== Selection
Tuesday, December 13, 2016

So let's rant a little bit...

Journal/Short Story Intro:



When he woke up to the alarm he felt the overall stiffness that the cold always brought. Winter had finally come, he realized, rolling over in his bed with what can only be described as a potent mix of anger and elation; the elation of another day, the anger of knowing how it would be spent. By the time his feet touched the thinly carpeted floor the feeling managed to shrivel into flat-out annoyance. ‘My bones don’t love the cold the way they used to’, he thought to himself. He stretched to his full height, hearing the pop, pop, pop of each vertebra, the loudest in his neck. He grimaced at the sharp pain in his lower back, one of the many unfortunate conditions he attributed to life in the south.
====
== Material provided
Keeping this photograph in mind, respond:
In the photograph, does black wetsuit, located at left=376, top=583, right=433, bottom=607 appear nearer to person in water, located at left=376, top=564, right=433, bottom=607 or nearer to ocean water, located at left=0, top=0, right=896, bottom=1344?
====
What to work on:
- 1) Revise the short story intro from "Tuesday, December 13, 2016" up to and including "in the south.", replacing "cold" with "frost".
- 2) Decide whether each statement agrees with the short story intro, answering yes or no and quoting the words that settle it: (a) The loudest pop came from his neck. (b) The floor he stepped onto was thickly carpeted. (c) He blamed the pain in his lower back on life in the north.
- 3) Pick up the short story about the cold winter morning and continue it from its last sentence.

Answers below:
- 1)
Tuesday, December 13, 2016

So let's rant a little bit...

Journal/Short Story Intro:



When he woke up to the alarm he felt the overall stiffness that the frost always brought. Winter had finally come, he realized, rolling over in his bed with what can only be described as a potent mix of anger and elation; the elation of another day, the anger of knowing how it would be spent. By the time his feet touched the thinly carpeted floor the feeling managed to shrivel into flat-out annoyance. ‘My bones don’t love the frost the way they used to’, he thought to himself. He stretched to his full height, hearing the pop, pop, pop of each vertebra, the loudest in his neck. He grimaced at the sharp pain in his lower back, one of the many unfortunate conditions he attributed to life in the south.

- 2)
(a) Yes: "the loudest in his neck"
(b) No: "the thinly carpeted floor"
(c) No: "one of the many unfortunate conditions he attributed to life in the south"

- 3)
He wasn’t born in this part of the world. He spent much of his early life in the north-east where the weather was fairly balanced along with his body. A bitter dispute with his father had driven him away to what at the time seemed like his only refuge. In the past he would say he was happy for a while, but when he started being honest with himself he realized he had gone from the proverbial frying pan to the shit pile. Many of the residents here, particularly those within and favored by his family were woefully uneducated, disingenuous and quite frankly, horrible people. At the risk of hubris, he began to see himself as better than them, above them, not necessarily in breeding or economics, but certainly in intellect. He was a scholar, the seed of a philosopher taking root and sprouting over time. Where they were content to sit on their hands and place their faith in hucksters, entertainers and well crafted long-enduring bedtime stories, he placed it in himself, his will, and his ability to persevere. Over time it left him angry and saddened but equally determined. No matter how broken was he wasn’t beaten to the point where he couldn’t pick himself up and try again, which was what he was doing now.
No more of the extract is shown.